● **Available data**:
— START —

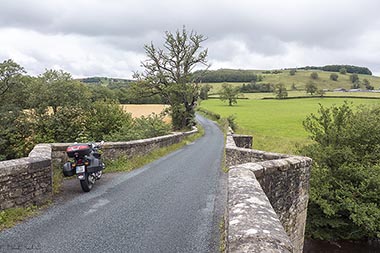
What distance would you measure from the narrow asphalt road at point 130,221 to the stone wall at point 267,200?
1.41 meters

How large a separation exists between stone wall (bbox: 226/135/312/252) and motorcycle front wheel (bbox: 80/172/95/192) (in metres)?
4.23

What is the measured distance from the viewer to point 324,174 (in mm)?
11344

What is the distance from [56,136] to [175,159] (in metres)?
10.9

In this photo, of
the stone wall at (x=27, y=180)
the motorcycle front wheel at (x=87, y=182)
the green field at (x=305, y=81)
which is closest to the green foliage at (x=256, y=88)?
the green field at (x=305, y=81)

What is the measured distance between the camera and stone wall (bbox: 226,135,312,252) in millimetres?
2613

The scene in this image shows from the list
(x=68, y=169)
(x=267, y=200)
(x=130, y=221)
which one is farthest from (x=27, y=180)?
(x=267, y=200)

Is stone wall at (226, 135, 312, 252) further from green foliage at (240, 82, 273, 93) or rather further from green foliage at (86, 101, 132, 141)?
green foliage at (240, 82, 273, 93)

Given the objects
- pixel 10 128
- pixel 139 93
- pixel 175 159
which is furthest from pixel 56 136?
pixel 139 93

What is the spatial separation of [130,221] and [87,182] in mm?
2480

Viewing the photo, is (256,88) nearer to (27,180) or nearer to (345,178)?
(345,178)

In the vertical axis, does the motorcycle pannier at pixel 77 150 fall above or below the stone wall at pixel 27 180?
above

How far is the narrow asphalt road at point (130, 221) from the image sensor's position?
500 cm

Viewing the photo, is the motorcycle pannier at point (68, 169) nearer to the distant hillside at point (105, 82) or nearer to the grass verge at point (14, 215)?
the grass verge at point (14, 215)

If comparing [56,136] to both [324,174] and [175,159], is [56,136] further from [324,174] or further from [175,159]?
[324,174]
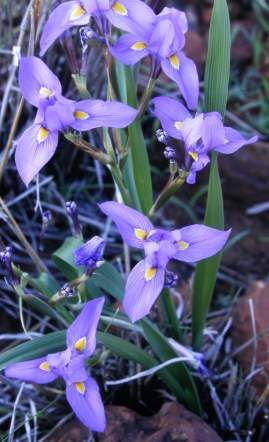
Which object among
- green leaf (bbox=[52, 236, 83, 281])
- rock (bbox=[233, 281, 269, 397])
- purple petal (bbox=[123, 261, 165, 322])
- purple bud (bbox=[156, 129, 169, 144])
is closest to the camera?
purple petal (bbox=[123, 261, 165, 322])

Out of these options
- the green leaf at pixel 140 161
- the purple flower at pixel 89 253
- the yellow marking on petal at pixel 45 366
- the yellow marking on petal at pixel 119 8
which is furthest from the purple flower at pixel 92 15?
the yellow marking on petal at pixel 45 366

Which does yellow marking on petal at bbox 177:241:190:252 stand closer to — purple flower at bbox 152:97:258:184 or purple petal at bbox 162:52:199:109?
purple flower at bbox 152:97:258:184

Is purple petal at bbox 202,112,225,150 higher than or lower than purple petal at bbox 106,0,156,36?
lower

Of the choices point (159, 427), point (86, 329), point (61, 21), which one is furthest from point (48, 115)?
point (159, 427)

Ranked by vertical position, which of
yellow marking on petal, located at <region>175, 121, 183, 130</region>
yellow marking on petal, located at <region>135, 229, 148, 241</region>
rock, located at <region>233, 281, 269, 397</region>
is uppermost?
yellow marking on petal, located at <region>175, 121, 183, 130</region>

— END —

● **Directions for this task**:
Put the items from the line containing "Of the choices" through the end of the items into a two-column CSV with the header item_text,answer. Give one row per item, with each value in a single quoted field and every line break replaced by a space.

● **Solution below**:
item_text,answer
"Of the choices point (159, 427), point (86, 329), point (61, 21), which one is furthest from point (48, 115)?","point (159, 427)"
"Ranked by vertical position, which of yellow marking on petal, located at <region>175, 121, 183, 130</region> yellow marking on petal, located at <region>135, 229, 148, 241</region> rock, located at <region>233, 281, 269, 397</region> is uppermost?","yellow marking on petal, located at <region>175, 121, 183, 130</region>"